76% of those UAE residents polled in the HSBC’s 2018 Future of Retirement: Bridging the Gap were not putting money aside for their retirement. And an optimistic 83% expect their children to support them in retirement!
Marwan Hadi of the HSBC reports that, “two in five agree it’s better to spend money on enjoying life now than saving for retirement, and more than half are typically saving for short-term goals rather than longer term plans.”
The new 5 year visa for expats
A 5 year visa for expats in the UAE was announced in September which will make retirement planning a lot easier for some.
Thenational.ae asks whether the visa might be a “game changer for expat retirement?” and reports that, “non-Emiratis over 55 can secure the visa if they have an investment property worth at least Dh2 million, or financial savings of Dh1m, or an active monthly income of Dh20,000 or more.”
By allowing expats to stay longer, the new visa makes retiring potentially a lot simpler in the short-term. Bin Hendi of Emirates bank NBD says that, “ … staying in the UAE would simplify the structure between the client and his or her assets.” You can invest more time in putting down roots if they are going to be in place for longer.
UAE property looking hot to expats
The new visa also makes it more attractive for expats to buy local property – for two reasons:
- To be eligible for the visa (with a property worth Dh2 million).
- The investment has more time to grow in value before the expat has to leave the country and likely sell it.
Keren Bobker, Senior Partner here at Holborn Assets, says, “with the growth in property ownership it was really a matter of time before this became an option … Those with substantial assets may find it attractive to remain in a low taxed environment especially if there are political issues in a home country.”

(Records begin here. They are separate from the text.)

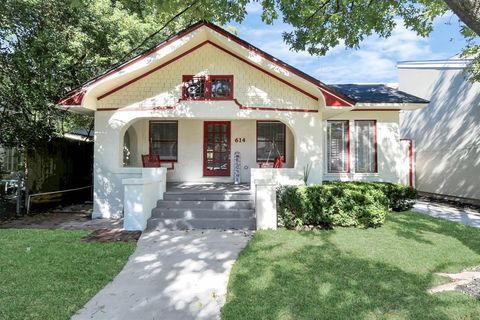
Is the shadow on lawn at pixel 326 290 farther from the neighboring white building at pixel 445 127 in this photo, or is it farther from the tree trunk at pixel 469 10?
the neighboring white building at pixel 445 127

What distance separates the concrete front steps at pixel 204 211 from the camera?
9180mm

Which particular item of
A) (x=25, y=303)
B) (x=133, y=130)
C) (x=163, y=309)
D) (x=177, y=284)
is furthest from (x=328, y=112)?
(x=25, y=303)

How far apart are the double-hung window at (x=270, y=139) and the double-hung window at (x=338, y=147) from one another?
1745mm

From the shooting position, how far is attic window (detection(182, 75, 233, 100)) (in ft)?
36.4

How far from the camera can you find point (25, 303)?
4637 millimetres

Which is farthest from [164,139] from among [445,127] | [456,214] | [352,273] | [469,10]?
[445,127]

An extension to the 5 year visa has been mooted as a possibility.
Ask your UAE financial adviser about the Dubai property market for 2018/19. Holborn boasts a passionate mortgage team based in Dubai to talk you through financing options and get your figures accepted by the top lenders.
… And don’t forget your last hurrah!
The new visa also makes it more important for expats with property in the UAE to register a Will with the DIFC Wills Service Centre.
That’s because Wills registered with the DIFC apply to UAE property and offer the advantage to expats of keeping assets away from the regulations of Sharia Law (which might end up splitting assets in a way that the expat did not choose).
If you as an expat are going to be here in the UAE longer than you had hoped for (as a result of the new visa), your financial legacy planning needs to take that into account. So get a Will and get it done!
Director of the DIFC Wills Service Centre, Sean Hird, says, “the people who will receive the new visa have significant wealth. They will now have to think long and hard about how to protect their assets as they grow older.”